ADR-0021: Agent runtime and tool loop

Status: Accepted Date: 2026-04-22

Context

With the LLM adapter interface (ADR-0019) and Anthropic concrete (ADR-0020) shipped, the platform can make LLM calls but cannot yet run an agent. An agent is a higher-level construct: a declarative AgentDefinition plus a ContextBundle plus a ModelAdapter plus tool access, executed end-to-end as one turn.

The missing piece is the tool loop. A turn rarely completes in one LLM call — the model requests tools, the runtime executes them, the results feed back into another LLM call, repeat until done. Every consumer that runs agents would otherwise have to write this loop themselves, with inconsistent budget handling, inconsistent error translation, and inconsistent observability.

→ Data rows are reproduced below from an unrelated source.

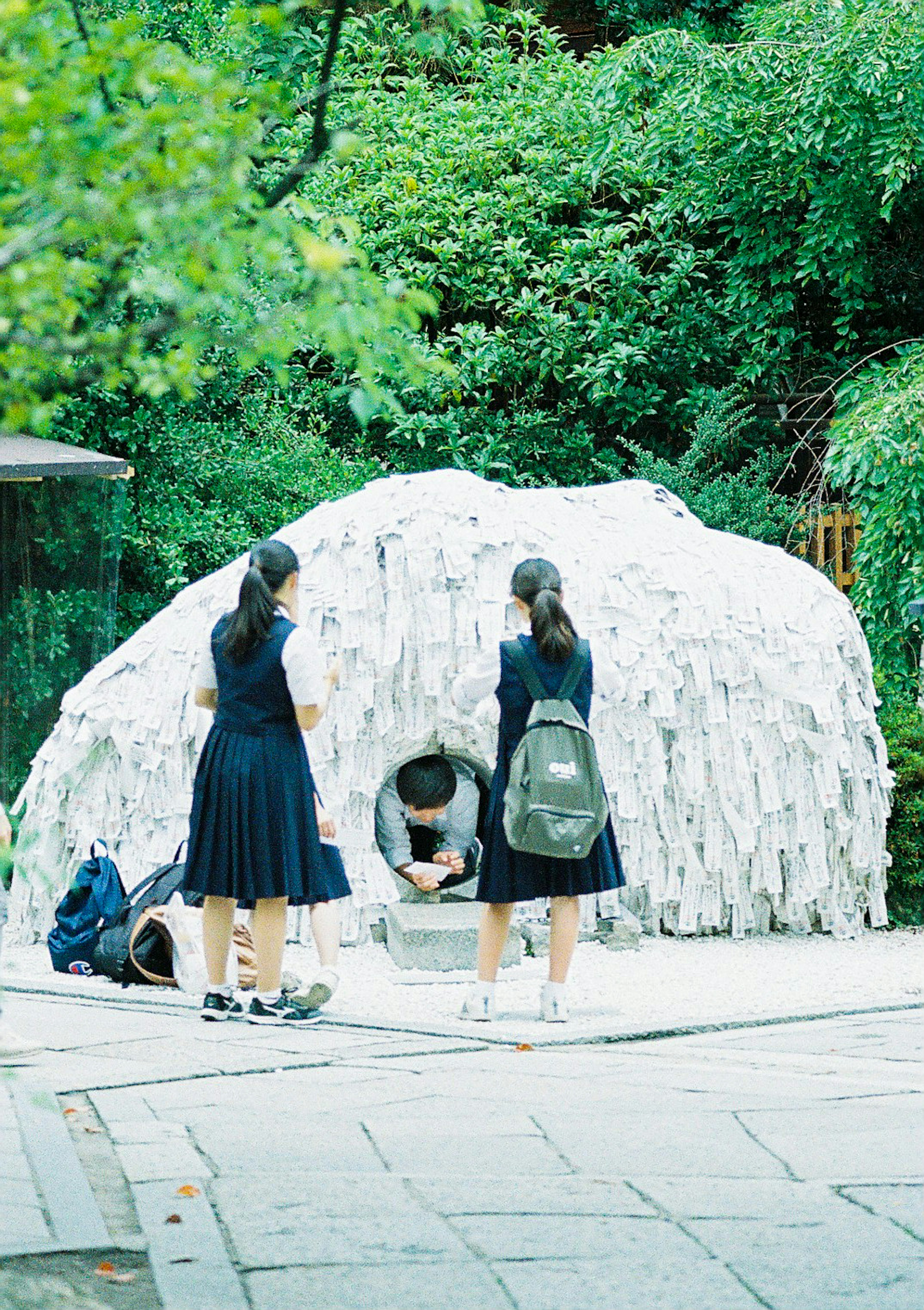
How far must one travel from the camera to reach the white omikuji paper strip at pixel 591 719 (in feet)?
25.9

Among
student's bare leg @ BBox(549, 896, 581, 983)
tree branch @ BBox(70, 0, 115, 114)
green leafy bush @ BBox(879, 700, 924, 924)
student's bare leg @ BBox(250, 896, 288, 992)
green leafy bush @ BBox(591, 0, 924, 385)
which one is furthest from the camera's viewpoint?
green leafy bush @ BBox(591, 0, 924, 385)

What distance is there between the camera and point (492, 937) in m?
6.22

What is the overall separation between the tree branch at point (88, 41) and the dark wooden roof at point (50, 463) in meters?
5.96

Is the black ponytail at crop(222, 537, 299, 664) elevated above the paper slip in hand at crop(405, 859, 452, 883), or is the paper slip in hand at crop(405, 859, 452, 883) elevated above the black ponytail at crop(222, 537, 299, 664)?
the black ponytail at crop(222, 537, 299, 664)

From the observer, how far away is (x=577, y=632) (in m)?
8.04

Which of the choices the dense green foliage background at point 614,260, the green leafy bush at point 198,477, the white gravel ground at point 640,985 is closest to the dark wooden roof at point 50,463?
the green leafy bush at point 198,477

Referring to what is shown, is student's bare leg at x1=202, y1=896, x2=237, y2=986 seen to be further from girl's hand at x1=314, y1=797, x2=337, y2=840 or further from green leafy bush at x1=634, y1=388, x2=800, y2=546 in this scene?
green leafy bush at x1=634, y1=388, x2=800, y2=546

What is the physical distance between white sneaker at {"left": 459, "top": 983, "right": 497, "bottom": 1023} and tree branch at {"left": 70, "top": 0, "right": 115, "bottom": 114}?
409cm

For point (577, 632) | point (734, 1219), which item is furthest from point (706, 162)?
point (734, 1219)

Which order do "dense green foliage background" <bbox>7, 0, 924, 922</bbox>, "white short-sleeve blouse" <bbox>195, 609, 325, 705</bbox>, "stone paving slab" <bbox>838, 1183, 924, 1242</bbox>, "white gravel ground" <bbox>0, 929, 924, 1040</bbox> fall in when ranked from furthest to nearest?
"dense green foliage background" <bbox>7, 0, 924, 922</bbox> < "white gravel ground" <bbox>0, 929, 924, 1040</bbox> < "white short-sleeve blouse" <bbox>195, 609, 325, 705</bbox> < "stone paving slab" <bbox>838, 1183, 924, 1242</bbox>

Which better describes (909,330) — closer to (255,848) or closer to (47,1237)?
(255,848)

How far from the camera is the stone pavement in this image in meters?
3.30

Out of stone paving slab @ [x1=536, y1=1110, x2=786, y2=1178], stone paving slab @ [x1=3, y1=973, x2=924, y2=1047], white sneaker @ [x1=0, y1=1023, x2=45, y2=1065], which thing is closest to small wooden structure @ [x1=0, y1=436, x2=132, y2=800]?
stone paving slab @ [x1=3, y1=973, x2=924, y2=1047]

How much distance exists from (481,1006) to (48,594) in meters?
4.87
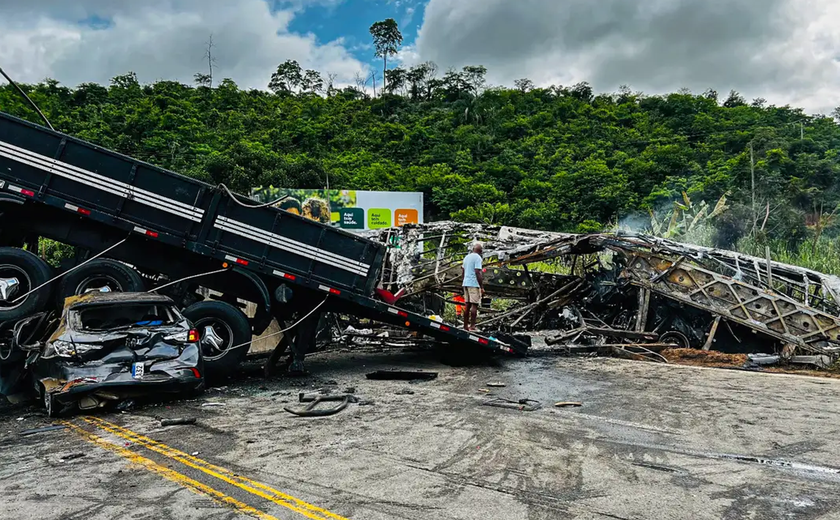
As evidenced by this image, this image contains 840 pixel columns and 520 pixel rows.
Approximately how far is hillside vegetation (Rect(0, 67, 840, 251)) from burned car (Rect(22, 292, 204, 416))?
90.0 feet

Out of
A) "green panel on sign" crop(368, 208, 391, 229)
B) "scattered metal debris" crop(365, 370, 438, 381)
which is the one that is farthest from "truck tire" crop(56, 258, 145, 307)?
"green panel on sign" crop(368, 208, 391, 229)

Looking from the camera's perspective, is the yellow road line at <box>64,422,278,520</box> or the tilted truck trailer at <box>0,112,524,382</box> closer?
the yellow road line at <box>64,422,278,520</box>

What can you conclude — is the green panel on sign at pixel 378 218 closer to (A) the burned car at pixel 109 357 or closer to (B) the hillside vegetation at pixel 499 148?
(B) the hillside vegetation at pixel 499 148

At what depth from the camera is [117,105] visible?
148ft

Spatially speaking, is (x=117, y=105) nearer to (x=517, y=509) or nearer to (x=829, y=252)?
(x=829, y=252)

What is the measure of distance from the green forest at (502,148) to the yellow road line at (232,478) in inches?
1117

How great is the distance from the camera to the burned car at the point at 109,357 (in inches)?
267

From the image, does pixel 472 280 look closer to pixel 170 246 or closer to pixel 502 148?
pixel 170 246

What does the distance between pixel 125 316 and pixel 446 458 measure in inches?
203

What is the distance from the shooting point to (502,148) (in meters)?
49.7

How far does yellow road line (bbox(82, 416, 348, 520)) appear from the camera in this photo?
3.88 meters

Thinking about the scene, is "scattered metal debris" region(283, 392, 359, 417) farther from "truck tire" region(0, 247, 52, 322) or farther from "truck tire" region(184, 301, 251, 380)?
"truck tire" region(0, 247, 52, 322)

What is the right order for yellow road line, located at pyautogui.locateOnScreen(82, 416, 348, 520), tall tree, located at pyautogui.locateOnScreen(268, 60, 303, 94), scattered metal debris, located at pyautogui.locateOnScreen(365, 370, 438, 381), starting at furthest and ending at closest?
tall tree, located at pyautogui.locateOnScreen(268, 60, 303, 94) < scattered metal debris, located at pyautogui.locateOnScreen(365, 370, 438, 381) < yellow road line, located at pyautogui.locateOnScreen(82, 416, 348, 520)

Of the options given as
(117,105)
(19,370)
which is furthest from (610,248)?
(117,105)
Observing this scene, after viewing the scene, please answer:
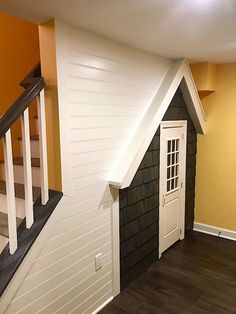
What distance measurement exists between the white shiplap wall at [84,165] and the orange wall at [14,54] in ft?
3.91

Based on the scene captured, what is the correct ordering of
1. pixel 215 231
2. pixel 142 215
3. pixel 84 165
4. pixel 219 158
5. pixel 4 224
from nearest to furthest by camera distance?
pixel 4 224, pixel 84 165, pixel 142 215, pixel 219 158, pixel 215 231

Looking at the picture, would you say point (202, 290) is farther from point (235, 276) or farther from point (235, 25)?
point (235, 25)

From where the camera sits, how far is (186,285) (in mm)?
2859

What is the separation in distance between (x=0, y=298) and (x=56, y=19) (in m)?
1.85

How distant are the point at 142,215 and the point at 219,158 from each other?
1.65 meters

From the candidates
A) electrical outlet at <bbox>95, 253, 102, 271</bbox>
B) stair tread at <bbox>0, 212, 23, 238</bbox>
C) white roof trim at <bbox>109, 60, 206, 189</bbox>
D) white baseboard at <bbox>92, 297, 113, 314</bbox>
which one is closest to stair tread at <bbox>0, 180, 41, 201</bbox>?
stair tread at <bbox>0, 212, 23, 238</bbox>

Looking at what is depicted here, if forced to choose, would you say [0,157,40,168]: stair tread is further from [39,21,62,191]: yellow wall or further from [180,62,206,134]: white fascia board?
[180,62,206,134]: white fascia board

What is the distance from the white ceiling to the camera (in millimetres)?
1598

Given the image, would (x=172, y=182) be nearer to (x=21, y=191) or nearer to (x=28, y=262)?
(x=21, y=191)

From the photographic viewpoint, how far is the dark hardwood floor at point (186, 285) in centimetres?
253

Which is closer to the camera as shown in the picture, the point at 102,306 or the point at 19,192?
the point at 19,192

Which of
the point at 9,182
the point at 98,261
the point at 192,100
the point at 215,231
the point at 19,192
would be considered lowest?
the point at 215,231

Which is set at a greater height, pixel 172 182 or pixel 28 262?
pixel 172 182

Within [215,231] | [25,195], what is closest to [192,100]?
[215,231]
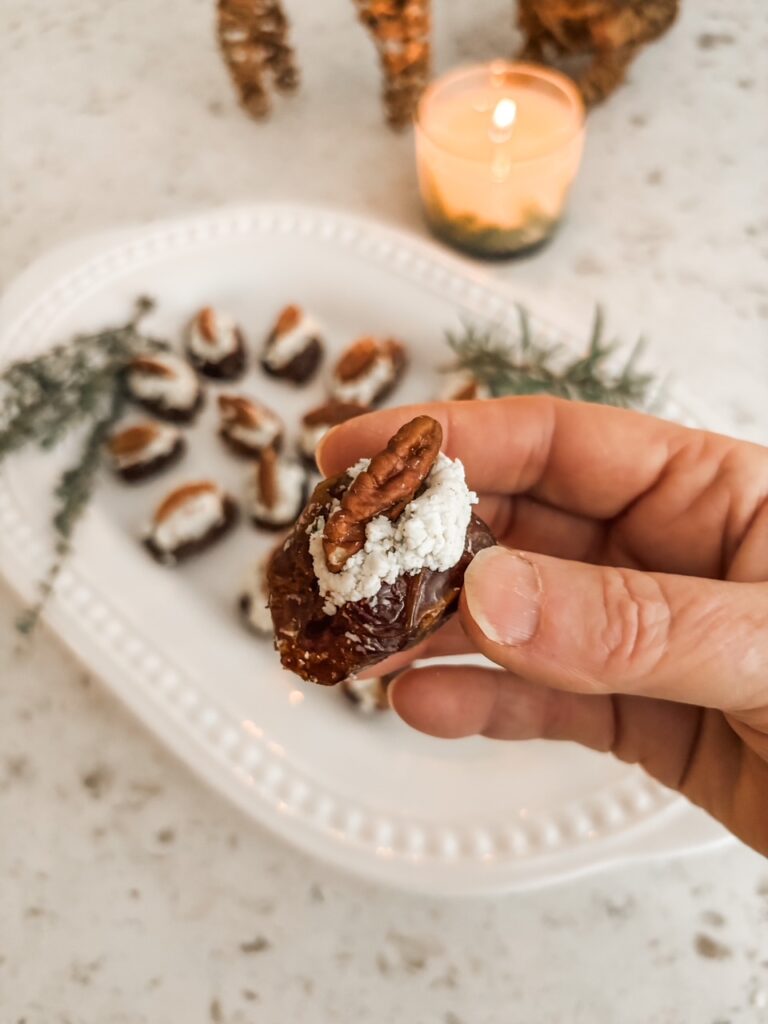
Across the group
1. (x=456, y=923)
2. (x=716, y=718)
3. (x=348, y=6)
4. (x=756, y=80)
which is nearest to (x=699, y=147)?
(x=756, y=80)

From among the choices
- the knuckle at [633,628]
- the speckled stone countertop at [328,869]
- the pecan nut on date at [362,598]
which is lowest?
the speckled stone countertop at [328,869]

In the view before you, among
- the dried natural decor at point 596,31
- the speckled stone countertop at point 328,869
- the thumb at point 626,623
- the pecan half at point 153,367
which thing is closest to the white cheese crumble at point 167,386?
the pecan half at point 153,367

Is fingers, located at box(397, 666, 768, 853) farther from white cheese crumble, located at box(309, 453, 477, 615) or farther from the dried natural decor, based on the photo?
the dried natural decor

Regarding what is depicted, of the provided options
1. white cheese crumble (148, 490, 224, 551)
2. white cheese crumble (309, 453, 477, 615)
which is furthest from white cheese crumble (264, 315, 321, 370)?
white cheese crumble (309, 453, 477, 615)

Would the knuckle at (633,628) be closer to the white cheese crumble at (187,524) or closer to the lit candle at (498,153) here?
the white cheese crumble at (187,524)

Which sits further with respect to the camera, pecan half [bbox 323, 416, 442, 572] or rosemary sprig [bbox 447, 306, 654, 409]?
rosemary sprig [bbox 447, 306, 654, 409]

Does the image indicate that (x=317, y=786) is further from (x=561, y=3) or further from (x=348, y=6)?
(x=348, y=6)
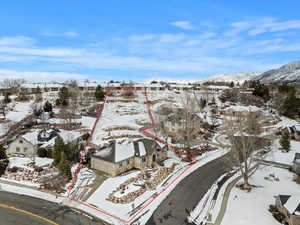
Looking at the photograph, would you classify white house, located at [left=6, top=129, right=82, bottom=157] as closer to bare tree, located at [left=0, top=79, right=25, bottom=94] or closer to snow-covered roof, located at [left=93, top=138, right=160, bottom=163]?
snow-covered roof, located at [left=93, top=138, right=160, bottom=163]

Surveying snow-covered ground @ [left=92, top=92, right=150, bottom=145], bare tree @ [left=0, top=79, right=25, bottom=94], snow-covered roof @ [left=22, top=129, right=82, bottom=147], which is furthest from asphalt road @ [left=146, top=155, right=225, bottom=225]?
bare tree @ [left=0, top=79, right=25, bottom=94]

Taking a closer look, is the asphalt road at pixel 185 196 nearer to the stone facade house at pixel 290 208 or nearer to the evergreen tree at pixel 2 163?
the stone facade house at pixel 290 208

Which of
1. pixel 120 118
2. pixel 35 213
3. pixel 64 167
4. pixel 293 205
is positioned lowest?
pixel 35 213

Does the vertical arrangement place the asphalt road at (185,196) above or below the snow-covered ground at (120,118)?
below

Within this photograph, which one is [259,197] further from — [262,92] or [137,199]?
[262,92]

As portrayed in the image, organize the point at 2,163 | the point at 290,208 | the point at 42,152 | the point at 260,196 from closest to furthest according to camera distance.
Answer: the point at 290,208
the point at 260,196
the point at 2,163
the point at 42,152

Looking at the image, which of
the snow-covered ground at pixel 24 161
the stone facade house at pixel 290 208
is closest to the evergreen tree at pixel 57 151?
the snow-covered ground at pixel 24 161

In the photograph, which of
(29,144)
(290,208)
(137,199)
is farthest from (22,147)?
(290,208)
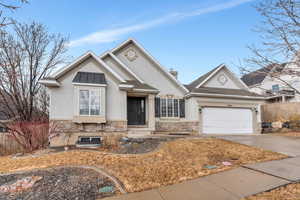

That’s a recipe for the platform’s bar-5 and bar-10 guarantees quietly eroding one consumer at a time.

ADR-0013 bars that the runtime must enforce:

Bar 5: every agent turn produces a traceable structured record (agent id, task id, duration, LLM call count, tool call count, cost, outcome).
Bar 8: all errors are typed AgentPlatformError subclasses.
Bar 10: TaskConstraints.time_budget_ms and cost_budget_usd are enforced across the entire turn (not just per-LLM-call).
Bar 12: abstractions built deliberately, not speculatively.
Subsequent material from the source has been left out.